Monday, March 8, 2010

This past weekend

March 8, 2010

To whom it may concern,

This weekend was alright at times and hell during other times. I had originally planned to do this daily, but I went out Friday night to try to take my mind off of things. Nothing special or big, just over to a buddy’s house to play Halo. We ended up staying up all night and going to the Pittsburgh Penguins game the next day, student rushing. If you don’t know what that is, look it up on their website, I don’t feel like trying to explain. But I was completely exhausted after having been up for 36 hours. So no time to write.

How’d it go? Eh, it was fun while I forgot about it all, but there were times when I’d think about her and I’d break a little bit. It was nice to try to get my mind off of it for a day, though.

When I got back, though, it was right back to my lonely reality. I crashed immediately and woke up throughout the night with nightmares. They all involved her. I’d have left her and she’d moved on already. I know it’s going to happen, it’s just something I don’t want to think about right now.

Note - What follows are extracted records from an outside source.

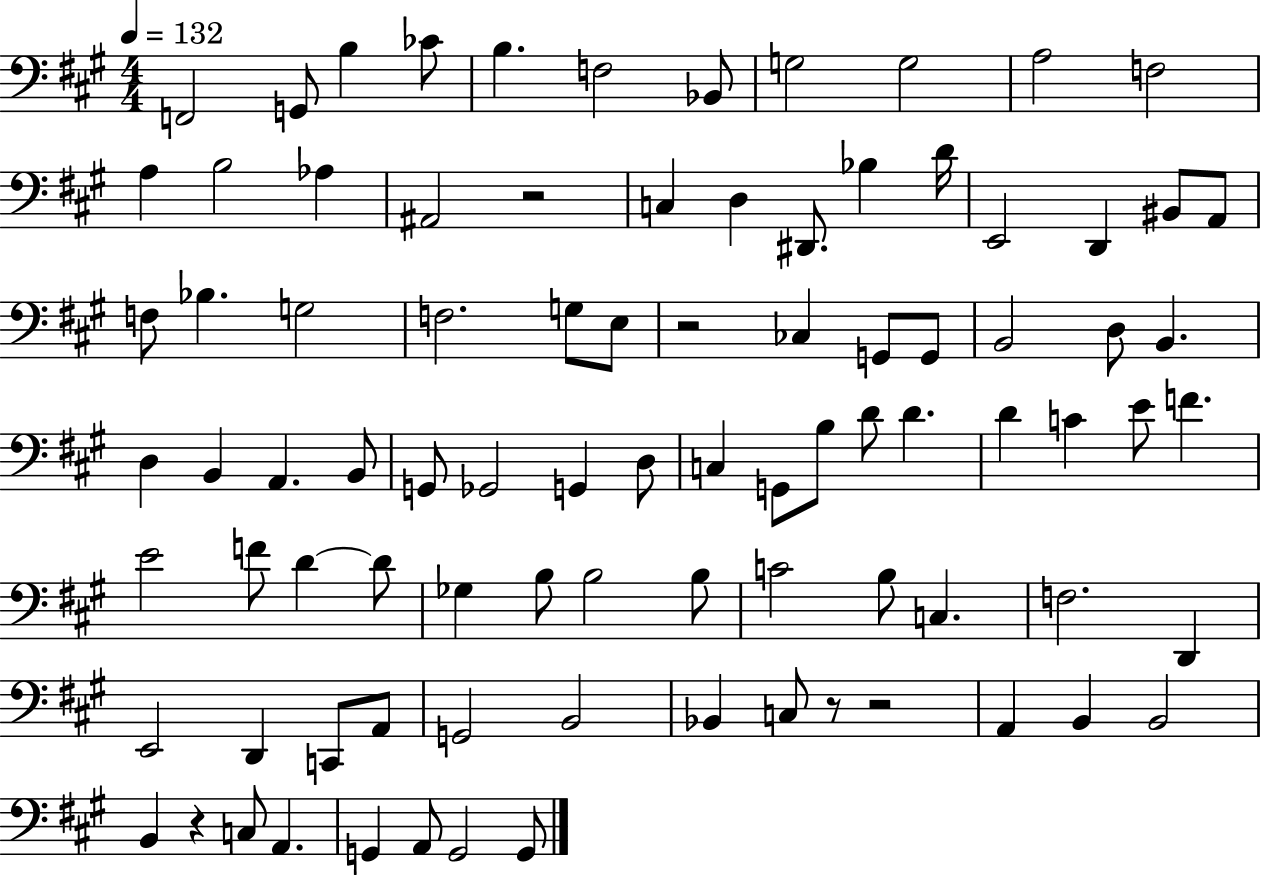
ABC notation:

X:1
T:Untitled
M:4/4
L:1/4
K:A
F,,2 G,,/2 B, _C/2 B, F,2 _B,,/2 G,2 G,2 A,2 F,2 A, B,2 _A, ^A,,2 z2 C, D, ^D,,/2 _B, D/4 E,,2 D,, ^B,,/2 A,,/2 F,/2 _B, G,2 F,2 G,/2 E,/2 z2 _C, G,,/2 G,,/2 B,,2 D,/2 B,, D, B,, A,, B,,/2 G,,/2 _G,,2 G,, D,/2 C, G,,/2 B,/2 D/2 D D C E/2 F E2 F/2 D D/2 _G, B,/2 B,2 B,/2 C2 B,/2 C, F,2 D,, E,,2 D,, C,,/2 A,,/2 G,,2 B,,2 _B,, C,/2 z/2 z2 A,, B,, B,,2 B,, z C,/2 A,, G,, A,,/2 G,,2 G,,/2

I’ve been thinking a lot about my future. I don’t know if I’m going to be getting a job out of school, the economy really blows still. I know it’s a year or so off, but it’s in the back of my mind. I’ve really been considering joining the Army. It’s something I’ve felt like I’ve always needed to do. I live in the greatest country in the world and no matter my opinion on the war, I will support the military 100%. I feel like I have a duty to the country and I want to be able to live up to it. Am I conditioned enough for it? I don’t think so. I think it’s something I’m going to have to work for, just like a lot of things in life. Will it be worth it? I don’t know, but I’d be willing to find out.

I miss her a lot. It’s not easy to go a day without talking to her, let alone this past week. I really hope she’s doing well. I hope her friends and family are trying to let her know I’m an asshole and not worthy of her. I deserve this hell.